8.頭の中でイメージしたことを、スクラップブックに書き込む。一見、バラバラと写真を選んでいるようでも、後でまとめて観察すると共通した色や形、素材が見えてきます。それがあなたの望んでいる心地よい住空間です。スクラップブックは、家族で1冊用意すれば十分です。それぞれに望んでいることをまとめて貼ると、違いも共通項も見えてきます。スクラップブックを見ながら家族で語り合ってみる、これも重要なコミュニケーションです。
採光と換気
生活上の安全や衛生基準
*地下居室(台所、寝室など人が過ごす部屋)は原則として禁止です。
a.採光有効面積;居室には必ず窓を設けなければなりません。その窓も、敷地境界線等との距離で有効面積が算出され、居室面積の1/7以上の有効窓面積が必要です。
b.換気有効面積;居室には換気に有効な窓や換気口が必要です。居室面積1/20以上の有効換気面積が必要です。
地区による規制
市区町村、地域によって独自の規制,規定がある場合があります。特に再開発予定、道路計画など役所で確認してください。
a.市町区村の条例
b.再開発地区
c.計画道路の予定
民法による規制
隣地境界線より50cmの範囲は建築を規制しています。但し、隣家の許可をもらえればこの限りではありません。
建ペイ率と容積率
敷地に建てられる大きさの限度
a.建ペイ率;建築面積(建築物の敷地への投影面積)÷敷地面積×100%
b.容積率;延べ床面積(全ての階の面積を合計した床面積)÷敷地面積×100%
*それぞれの数値は、用途地域の表に記載しています。(角地の場合、10%UPにあることがあります)

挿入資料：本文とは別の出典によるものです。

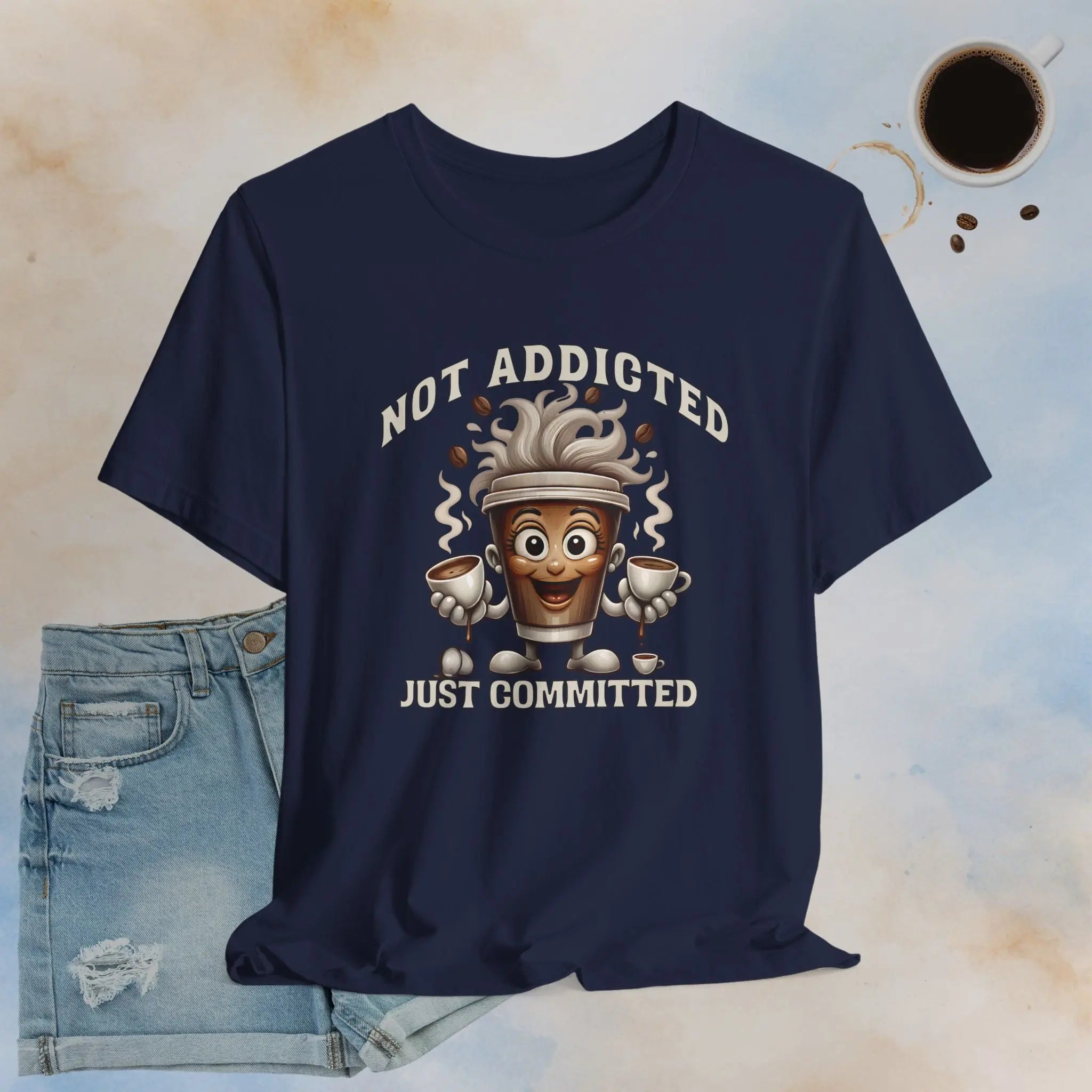 Just Committed T‑Shirt Printify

*面積の計算方法は単純ではなく、駐車場や地下室の一部は面積に含まない等、緩和がありますので専門家に計算してもらいましょう。
高さ制限
用途地域や道路等との関係によって建てられる高さが決まっている。
a.第1種、2種低層住宅専用地域では10mまたは12mまでの高さしか建てられません。

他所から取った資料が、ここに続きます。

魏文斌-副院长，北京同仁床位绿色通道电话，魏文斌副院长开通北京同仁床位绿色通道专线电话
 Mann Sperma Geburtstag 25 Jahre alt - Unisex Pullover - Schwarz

b.道路斜線;前面道路の反対側境界線から一定の勾配(地域により決まっています)で斜線を引き、その下にしか建築できません。道路からセットバック(後退)して建築すれば有利になる緩和規定があります。
c.北側斜線;北側の敷地境界線から5m立ち上がったところから斜線を引き、その下にしか建築できません。高度斜線に含まれてしまうこともあります。

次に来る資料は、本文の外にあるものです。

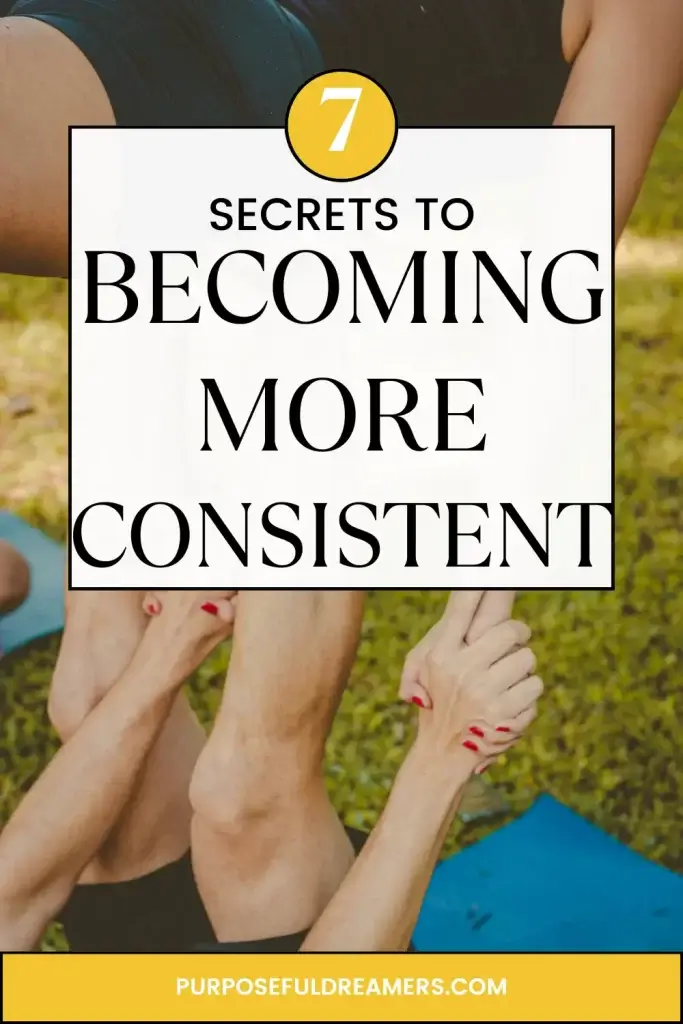 Secrets to Becoming More Consistent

d.高度斜線;地域によって決められている制限です。北側斜線とほぼ同じ考え方です。
e.日影規制;地域によって制限があります。第1種、第2種低層住居専用地域では、3階建て以上または軒高7m以上のものです。それ以外の地域では、高さが10mを超えると日影規制の対象となります。
管理―マンションは管理を買え
管理がしっかりしているマンションとそうでないマンション築年数20年の物を見比べれば誰もが納得するはずです。この管理がいいマンションの条件とは、1)総個数が最低50戸以上、2)管理人が常駐(昼間)している事、3)管理が自主管理でなく管理会社がしている事、最低でもこの3点が必要です。
隣接住民
マンションの場合上下左右と4世帯に接し、当然壁一枚ですから音の問題があります。特にフローリングになっている場合は音が響く事がありますから注意してください。また購入するときにそのマンションの構造や壁の厚さ・防音の処置の状況なども確認する必要があるでしょう。
結露
マンションの1階部分は湿気が溜まり、北側の部屋も結露が出来る場合が多いのです。特に壁などにカビがはえるケースも少なくありませんからこれにも注意しましょう。
駐車場・管理費
マンションの場合駐車場代や管理費・修繕積立金が発生しますこれが例えば月に3万円掛かるとすると住宅ローンに換算すると1,000万円の借り入れと変わりません。ですから、3,500万円のマンションを買うと4,500万円の一戸建てと支払いが同じになるのです。